- [Excerpt]
----------
(This piece was originally published on September 7, 2018 by the Washington Times Herald.)

State Rep. Carey Hamilton warned Hoosiers Thursday that proposed federal cuts to the budget of the Environmental Protection Agency would hurt Indiana programs that protect the state’s waterways and air.

The Indianapolis Democrat was joined at the Indiana Statehouse press conference by Dr. Indra Frank, environmental health director of the Hoosier Environmental Council, and Greg Harger, coach of the Indiana Invaders, a club of elite distance runners. They expressed their concerns about how funding cuts to EPA would hurt the state.

“Current proposals in Washington D.C. could drastically reduce or even eliminate EPA programs from which Indiana receives funding,” said Frank, explaining that the state currently receives about $73 million a year from EPA grants and programs.

Frank’s concern for Hoosiers is that these cuts would not only hurt the environment, it would also affect the health of individuals.

U.S. News & World Report’s most recent state rankings show that Indiana is the third worst state behind New Jersey and California when it comes to quality of life.

Quality of life is determined by measuring the social environment and the natural environment of a state. Indiana is currently number 34 on the list of states for drinking water quality and 48 for pollution health risks.

“Indiana needs congress to fully fund the EPA and to reject harmful policies that put our environment and thus our health at risk,” Frank said.

Hamilton said that cuts from EPA funding would hurt Indiana’s overall economy as well as the environment.
----------
- [Recorded data]

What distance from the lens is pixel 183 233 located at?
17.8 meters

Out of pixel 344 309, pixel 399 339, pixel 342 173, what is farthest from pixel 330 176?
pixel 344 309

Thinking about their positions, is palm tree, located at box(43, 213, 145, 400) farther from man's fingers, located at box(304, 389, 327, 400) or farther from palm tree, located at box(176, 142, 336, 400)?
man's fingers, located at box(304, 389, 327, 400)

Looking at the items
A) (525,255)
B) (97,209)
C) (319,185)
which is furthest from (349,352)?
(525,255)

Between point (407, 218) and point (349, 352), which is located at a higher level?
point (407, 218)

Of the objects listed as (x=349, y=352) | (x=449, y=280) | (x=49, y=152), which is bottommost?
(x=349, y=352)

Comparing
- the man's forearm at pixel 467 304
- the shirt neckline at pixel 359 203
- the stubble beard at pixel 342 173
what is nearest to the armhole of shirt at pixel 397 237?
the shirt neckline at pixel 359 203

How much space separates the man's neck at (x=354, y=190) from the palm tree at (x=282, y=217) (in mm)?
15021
----------
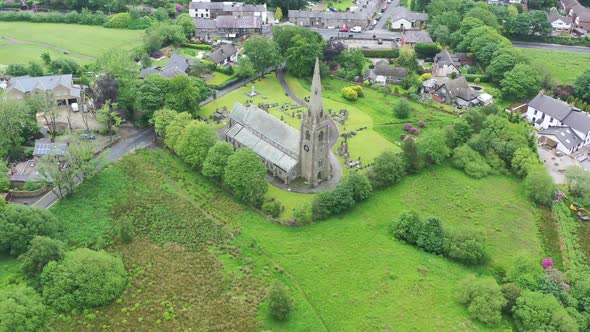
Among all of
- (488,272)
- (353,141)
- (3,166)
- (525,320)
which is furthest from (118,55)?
----------
- [Exercise directions] Please continue the news article on proposed EPA budget cuts in Indiana, starting right after its last sentence.

- [Answer to this problem]
Indiana currently has 39 sites across the state that are defined as toxic areas by the EPA, including Bennett Stone quarry in Bloomington, Reilly Tar & Chemical Corporation in Indianapolis and Tippecanoe Sanitary Landfill in Lafayette. When these sites are able to be cleaned up, Hamilton said they can be used for new economic activity.

“All of these sites have the potential to be restored into viable, job-creating commercial property,” Hamilton said.

The current budget supported by leadership in the U.S. House of Representatives reduces EPA programs by $228 million, Hamilton said.

“If these proposed cuts are passed, our state government and our local communities will be faced with difficult choices,” Hamilton said. “These choices will put our health and our environment at risk.”

The current budget proposal does not only mean a cut in EPA funding, she said, but also repeals the clean water rule, putting Indiana’s waterways at risk of greater contamination.

“If funding is not restored, EPA will be operating at its lowest budget level in 30 years,” Hamilton said. “That is very concerning to me.”